Тот взвесил его на ладони, тряхнул и, услышав характерный шелест со звоном, который мог быть только серебряным, довольно осклабился.
– Премного благодарствую, хозяин! – сказал Упадыш, подобострастно кланяясь. – Готов служить и далее!
– Только держи язык за зубами!
– Я што, враг себе?
– Может, и враг. Меньше закладывай за воротник. Иначе повяжут и в поруб закроют. А потом на дыбу. Ладно, топай… Да не торопись шибко! Штоб не привлечь внимание изветников и уличных собак. Корчма от тебя не сбежит.
– Хех… Золотые слова, хозяин…
Упадыш потопал в одну сторону, а Истома направился в другую. Вскоре юный боярин уже подходил к Тверскому гостиному двору. Там Истому ждал его аргамак и отряд гридей, готовых оправиться куда угодно, хоть в преисподнюю, в любое время дня и ночи. Это был наказ Алексея Дмитриевича – чтобы Истома всегда держал под рукой хорошо обученных людишек, готовых расшибиться в лепешку, если будет такая надобность. Все гриди были старше Истомы, немало повоевали, и первое время ему становилось немного неловко в их присутствии. Но потом Истома пообвык. Осталось лишь доказать воям, что он не слабак и командует ими вполне заслуженно. Это как раз его и пугало; а ну как сядет в лужу?
Всего под началом Истомы было десять гридей – пятеро из них уже отошли ко сну, остальные (дежурные) играли в кости. Помещение, в котором обретались гриди, было полуподвальным; свет в него проникал через узкие оконца из непрозрачной слюды, прорезанные почти под потолком.
– Собирайтесь! – резко приказал Истома. – Броню и шеломы не брать, только кольчуги. Поедем налегке. Приготовьте самострелы и спрячьте их в переметные сумы. Выезжаем, как только откроют ворота.
Он небезосновательно опасался, что вои, которым приказали сопровождать гонца (да и он тоже), будут на таких же быстрых конях, как и его аргамак, поэтому утяжелять вес гридей не следовало. Кони его отряда – смесь степных монгольских лошадей и жмудок, прекрасно приспособленных к лесистой и болотистой местности, – проигрывали аргамакам в красоте и скорости, зато в выносливости и длинном беге им не было равных. Поэтому по весенней распутице они свободно могли догнать отряд гонца.
Но у Истомы созрел иной замысел. Он не хотел ввязываться в бой, потому что в таком случае неизвестно, кто из него выйдет победителем. А вот устроить засаду – это самое то.

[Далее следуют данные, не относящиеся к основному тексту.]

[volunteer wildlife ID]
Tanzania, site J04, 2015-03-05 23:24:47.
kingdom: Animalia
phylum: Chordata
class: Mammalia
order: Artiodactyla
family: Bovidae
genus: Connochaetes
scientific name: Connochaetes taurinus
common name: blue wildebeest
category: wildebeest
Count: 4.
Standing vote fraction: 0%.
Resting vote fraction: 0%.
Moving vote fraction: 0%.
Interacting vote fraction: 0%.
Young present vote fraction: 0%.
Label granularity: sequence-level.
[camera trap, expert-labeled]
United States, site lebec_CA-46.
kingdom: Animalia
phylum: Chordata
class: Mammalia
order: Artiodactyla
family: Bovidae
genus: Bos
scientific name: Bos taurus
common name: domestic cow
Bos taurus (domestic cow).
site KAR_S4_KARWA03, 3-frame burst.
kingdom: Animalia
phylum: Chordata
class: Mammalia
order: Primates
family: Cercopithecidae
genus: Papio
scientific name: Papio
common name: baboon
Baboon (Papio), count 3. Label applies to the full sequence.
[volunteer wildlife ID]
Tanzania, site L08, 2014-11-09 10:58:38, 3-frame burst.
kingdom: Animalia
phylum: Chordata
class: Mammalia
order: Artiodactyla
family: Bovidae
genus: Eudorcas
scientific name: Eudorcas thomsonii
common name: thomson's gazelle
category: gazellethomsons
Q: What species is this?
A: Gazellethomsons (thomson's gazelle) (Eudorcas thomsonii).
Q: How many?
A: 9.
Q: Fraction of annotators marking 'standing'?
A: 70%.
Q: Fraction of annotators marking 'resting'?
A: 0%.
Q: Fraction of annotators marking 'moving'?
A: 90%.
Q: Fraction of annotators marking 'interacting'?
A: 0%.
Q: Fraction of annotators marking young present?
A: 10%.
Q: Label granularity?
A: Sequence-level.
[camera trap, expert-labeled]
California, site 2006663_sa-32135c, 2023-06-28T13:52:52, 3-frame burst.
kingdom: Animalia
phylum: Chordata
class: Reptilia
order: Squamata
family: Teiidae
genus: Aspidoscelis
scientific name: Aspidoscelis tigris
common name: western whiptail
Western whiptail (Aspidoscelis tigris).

Уединившись в своей комнате, он с сожалением покрутил в руках личину и отложил ее в сторону. Надеть ее – значило вызвать подозрение у стражи, охранявшей ворота. Но и лицо свое он никому (даже верным гридям) показывать не хотел. Поэтому пришлось сооружать новую машкару. Спустя час на него из зеркала смотрел убеленный сединами муж в годах с широкими кустистыми бровями, пегой бородой, пышными усами и со свежим шрамом через всю левую щеку.